For the records that follow, please set down exactly the lines between the one holding "Enfants durant un atelier" and the one holding "2 bedroom flat", inclusive, and only those.

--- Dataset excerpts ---
============
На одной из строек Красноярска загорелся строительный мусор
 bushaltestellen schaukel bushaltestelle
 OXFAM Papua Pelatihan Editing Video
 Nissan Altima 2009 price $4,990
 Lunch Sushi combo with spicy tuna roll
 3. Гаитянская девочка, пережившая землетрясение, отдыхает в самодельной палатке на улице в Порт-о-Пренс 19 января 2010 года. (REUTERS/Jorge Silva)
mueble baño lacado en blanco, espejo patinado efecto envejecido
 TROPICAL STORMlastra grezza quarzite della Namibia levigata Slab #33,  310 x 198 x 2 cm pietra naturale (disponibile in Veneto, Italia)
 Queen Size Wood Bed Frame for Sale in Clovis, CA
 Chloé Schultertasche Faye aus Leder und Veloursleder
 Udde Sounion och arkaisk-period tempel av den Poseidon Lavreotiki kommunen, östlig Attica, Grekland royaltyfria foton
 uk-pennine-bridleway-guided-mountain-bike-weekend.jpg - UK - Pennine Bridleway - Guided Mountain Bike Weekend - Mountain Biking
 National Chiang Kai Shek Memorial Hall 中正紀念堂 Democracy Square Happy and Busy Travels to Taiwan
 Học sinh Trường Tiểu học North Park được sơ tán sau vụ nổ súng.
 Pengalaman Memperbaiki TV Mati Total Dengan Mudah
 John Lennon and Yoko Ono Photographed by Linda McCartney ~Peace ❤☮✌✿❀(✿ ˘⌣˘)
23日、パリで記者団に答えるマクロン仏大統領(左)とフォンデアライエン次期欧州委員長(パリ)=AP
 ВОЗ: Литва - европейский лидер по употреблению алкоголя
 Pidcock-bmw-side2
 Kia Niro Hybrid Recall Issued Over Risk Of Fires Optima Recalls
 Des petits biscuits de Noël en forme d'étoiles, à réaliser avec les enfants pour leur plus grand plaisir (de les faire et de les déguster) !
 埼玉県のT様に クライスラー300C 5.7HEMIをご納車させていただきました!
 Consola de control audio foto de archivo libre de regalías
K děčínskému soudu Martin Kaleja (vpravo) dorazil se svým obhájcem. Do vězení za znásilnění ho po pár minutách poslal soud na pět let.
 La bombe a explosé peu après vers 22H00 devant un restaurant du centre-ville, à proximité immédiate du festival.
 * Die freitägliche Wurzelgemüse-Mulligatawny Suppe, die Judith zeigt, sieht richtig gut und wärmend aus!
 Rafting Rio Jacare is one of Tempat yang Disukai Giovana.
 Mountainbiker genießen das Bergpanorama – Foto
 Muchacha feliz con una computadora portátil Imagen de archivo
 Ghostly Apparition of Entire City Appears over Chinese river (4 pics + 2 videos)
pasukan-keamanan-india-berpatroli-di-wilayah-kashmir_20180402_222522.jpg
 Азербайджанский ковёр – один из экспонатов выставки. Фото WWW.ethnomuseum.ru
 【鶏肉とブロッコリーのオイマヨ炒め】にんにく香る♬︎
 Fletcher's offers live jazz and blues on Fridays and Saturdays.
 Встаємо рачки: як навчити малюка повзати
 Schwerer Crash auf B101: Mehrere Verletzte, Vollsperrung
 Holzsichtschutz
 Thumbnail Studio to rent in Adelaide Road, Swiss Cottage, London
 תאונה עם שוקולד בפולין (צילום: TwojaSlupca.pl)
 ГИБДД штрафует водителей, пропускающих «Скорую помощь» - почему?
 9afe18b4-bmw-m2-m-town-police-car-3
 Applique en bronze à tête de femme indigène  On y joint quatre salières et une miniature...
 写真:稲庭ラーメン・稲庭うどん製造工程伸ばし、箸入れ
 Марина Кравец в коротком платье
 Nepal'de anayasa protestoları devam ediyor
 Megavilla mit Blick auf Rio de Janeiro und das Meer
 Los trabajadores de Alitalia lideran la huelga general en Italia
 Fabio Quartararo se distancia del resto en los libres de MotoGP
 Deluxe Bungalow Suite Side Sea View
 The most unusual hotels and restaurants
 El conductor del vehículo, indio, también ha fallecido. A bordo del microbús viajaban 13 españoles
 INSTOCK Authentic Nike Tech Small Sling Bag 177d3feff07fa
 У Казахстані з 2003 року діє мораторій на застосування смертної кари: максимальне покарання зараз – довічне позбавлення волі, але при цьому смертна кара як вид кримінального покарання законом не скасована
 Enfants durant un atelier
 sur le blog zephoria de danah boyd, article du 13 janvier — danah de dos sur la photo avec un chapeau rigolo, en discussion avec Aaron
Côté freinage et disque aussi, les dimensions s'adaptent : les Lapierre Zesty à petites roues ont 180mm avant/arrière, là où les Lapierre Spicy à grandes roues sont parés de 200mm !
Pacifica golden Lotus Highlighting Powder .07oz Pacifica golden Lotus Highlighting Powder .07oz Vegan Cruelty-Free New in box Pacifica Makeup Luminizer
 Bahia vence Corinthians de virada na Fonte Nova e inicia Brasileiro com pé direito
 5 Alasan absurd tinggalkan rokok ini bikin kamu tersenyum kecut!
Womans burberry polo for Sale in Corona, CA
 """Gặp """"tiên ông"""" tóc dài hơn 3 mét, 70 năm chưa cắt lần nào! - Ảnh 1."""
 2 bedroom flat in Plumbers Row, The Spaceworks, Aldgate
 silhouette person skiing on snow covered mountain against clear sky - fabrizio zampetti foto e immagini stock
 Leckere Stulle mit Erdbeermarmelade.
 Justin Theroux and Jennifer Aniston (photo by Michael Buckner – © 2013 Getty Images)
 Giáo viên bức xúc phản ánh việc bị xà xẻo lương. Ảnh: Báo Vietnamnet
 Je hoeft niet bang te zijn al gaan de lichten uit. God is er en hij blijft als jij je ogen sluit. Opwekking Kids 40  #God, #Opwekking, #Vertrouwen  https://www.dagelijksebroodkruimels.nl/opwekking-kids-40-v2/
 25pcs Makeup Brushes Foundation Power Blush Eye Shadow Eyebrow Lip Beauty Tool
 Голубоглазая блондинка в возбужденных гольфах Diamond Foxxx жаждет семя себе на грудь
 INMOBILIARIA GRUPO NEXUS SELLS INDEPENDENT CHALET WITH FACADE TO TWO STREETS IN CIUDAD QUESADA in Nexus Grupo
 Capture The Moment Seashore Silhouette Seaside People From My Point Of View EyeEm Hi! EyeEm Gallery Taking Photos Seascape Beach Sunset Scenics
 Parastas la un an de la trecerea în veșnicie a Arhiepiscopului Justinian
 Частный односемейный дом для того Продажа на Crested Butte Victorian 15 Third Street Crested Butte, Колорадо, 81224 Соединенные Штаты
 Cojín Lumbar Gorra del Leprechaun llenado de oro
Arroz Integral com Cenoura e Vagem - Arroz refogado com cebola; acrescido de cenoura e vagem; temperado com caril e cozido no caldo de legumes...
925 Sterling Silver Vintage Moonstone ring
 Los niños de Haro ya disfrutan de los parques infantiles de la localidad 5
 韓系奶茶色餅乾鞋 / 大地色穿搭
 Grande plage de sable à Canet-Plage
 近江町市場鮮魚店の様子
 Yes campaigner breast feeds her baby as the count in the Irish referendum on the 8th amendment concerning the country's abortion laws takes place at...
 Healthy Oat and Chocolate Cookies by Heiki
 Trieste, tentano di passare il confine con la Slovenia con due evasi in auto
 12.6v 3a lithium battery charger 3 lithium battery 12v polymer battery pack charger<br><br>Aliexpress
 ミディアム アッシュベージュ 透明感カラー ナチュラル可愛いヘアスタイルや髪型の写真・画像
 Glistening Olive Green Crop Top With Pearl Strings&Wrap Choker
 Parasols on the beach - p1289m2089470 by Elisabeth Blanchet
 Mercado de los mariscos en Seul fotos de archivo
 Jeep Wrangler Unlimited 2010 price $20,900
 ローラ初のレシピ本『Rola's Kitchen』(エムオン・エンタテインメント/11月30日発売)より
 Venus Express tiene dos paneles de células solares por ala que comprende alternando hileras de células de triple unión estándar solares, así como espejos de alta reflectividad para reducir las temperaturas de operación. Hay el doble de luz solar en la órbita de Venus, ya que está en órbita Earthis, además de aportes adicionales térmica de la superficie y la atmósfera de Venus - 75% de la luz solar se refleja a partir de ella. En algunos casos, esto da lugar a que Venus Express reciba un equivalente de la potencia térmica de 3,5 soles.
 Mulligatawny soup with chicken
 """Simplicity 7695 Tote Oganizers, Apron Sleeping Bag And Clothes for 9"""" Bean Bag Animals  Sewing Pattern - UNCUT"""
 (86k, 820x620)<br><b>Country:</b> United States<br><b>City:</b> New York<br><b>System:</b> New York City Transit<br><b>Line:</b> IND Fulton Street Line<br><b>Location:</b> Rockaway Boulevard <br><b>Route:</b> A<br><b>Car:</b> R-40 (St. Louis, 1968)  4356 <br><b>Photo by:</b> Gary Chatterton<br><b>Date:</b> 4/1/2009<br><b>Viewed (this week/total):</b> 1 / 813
============
--- ANSWER TO THIS EXERCISE ---
 Enfants durant un atelier
 sur le blog zephoria de danah boyd, article du 13 janvier — danah de dos sur la photo avec un chapeau rigolo, en discussion avec Aaron
Côté freinage et disque aussi, les dimensions s'adaptent : les Lapierre Zesty à petites roues ont 180mm avant/arrière, là où les Lapierre Spicy à grandes roues sont parés de 200mm !
Pacifica golden Lotus Highlighting Powder .07oz Pacifica golden Lotus Highlighting Powder .07oz Vegan Cruelty-Free New in box Pacifica Makeup Luminizer
 Bahia vence Corinthians de virada na Fonte Nova e inicia Brasileiro com pé direito
 5 Alasan absurd tinggalkan rokok ini bikin kamu tersenyum kecut!
Womans burberry polo for Sale in Corona, CA
 """Gặp """"tiên ông"""" tóc dài hơn 3 mét, 70 năm chưa cắt lần nào! - Ảnh 1."""
 2 bedroom flat in Plumbers Row, The Spaceworks, Aldgate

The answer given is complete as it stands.